Educative: Interactive Courses for Software Developers

Choosing a metric for a machine learning model is of paramount importance. Machine learning models learn directly from the data, and no human intuition is encoded into the model. Hence, selecting the wrong metric results in the model becoming optimized for a completely wrong criterion.

There are two types of metrics to evaluate the success of a search query:

Online metrics
Offline metrics

We refer to metrics that are computed as part of user interaction in a live system as Online metrics. Meanwhile, offline metrics use offline data to measure the quality of your search engine and don’t rely on getting direct feedback from the users of the system.

Online metrics #

In an online setting, you can base the success of a search session on user actions. On a per-query level, you can define success as the user action of clicking on a result.

A simple click-based metric is click-through rate.

Click-through rate #

The click-through rate measures the ratio of clicks to impressions.

📝 Click through rate = $\frac{Numberofclicks}{Numberofimpressions}$

In the above definition, an impression means a view. For example, when a search engine result page loads and the user has seen the result, you will consider that as an impression. A click on that result is your success.

Successful session rate #

One problem with the click-through rate could be that unsuccessful clicks will also be counted towards search success. For example, this might include short clicks where the searcher only looked at the resultant document and clicked back immediately. You could solve this issue by filtering your data to only successful clicks, i.e., to only consider clicks that have a long dwell time.

📝 Dwell time is the length of time a searcher spends viewing a webpage after they’ve clicked a link on a search engine result page (SERP).

Therefore, successful sessions can be defined as the ones that have a click with a ten-second or longer dwell time.

**TASK SET:**
1. Transcribe the passage on search metrics word for word, starting at "Choosing a metric" and ending at "completely wrong criterion.".
2. In the passage on search metrics, rewrite the paragraph that begins "One problem with the click-through rate" more briefly, keeping its main facts.

**SUPPLIED INFORMATION:**
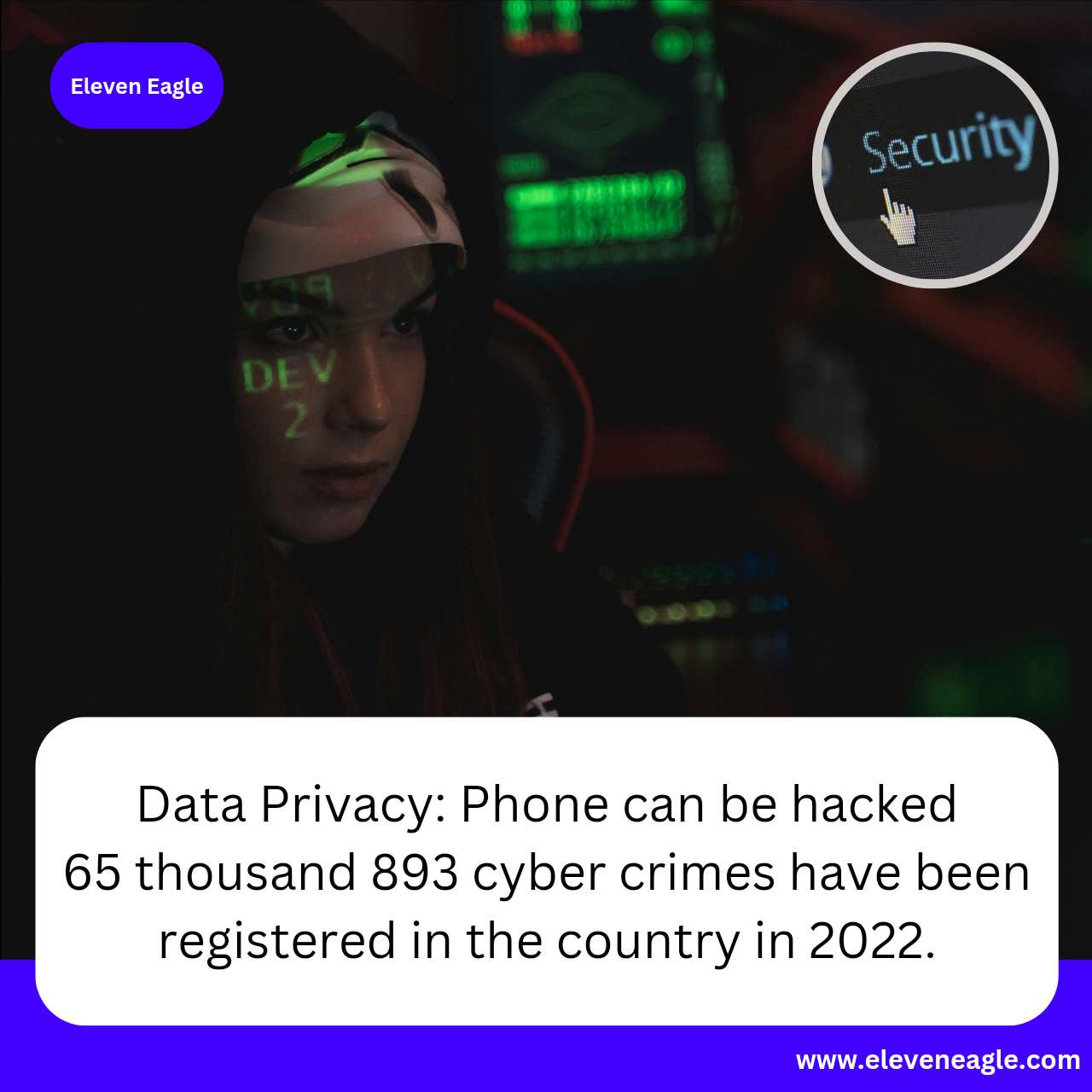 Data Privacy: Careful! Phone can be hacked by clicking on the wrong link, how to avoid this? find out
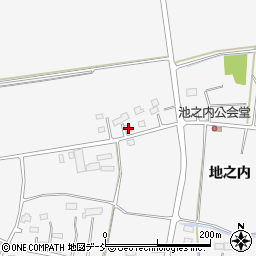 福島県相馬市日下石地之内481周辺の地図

**TASK-BY-TASK RESULTS:**
1.
Choosing a metric for a machine learning model is of paramount importance. Machine learning models learn directly from the data, and no human intuition is encoded into the model. Hence, selecting the wrong metric results in the model becoming optimized for a completely wrong criterion.

2. Click-through rate can count unsuccessful clicks as search success. One example is a short click, where the searcher looks at the resulting document and immediately clicks back. The fix is to filter the data to successful clicks only, meaning clicks with a long dwell time.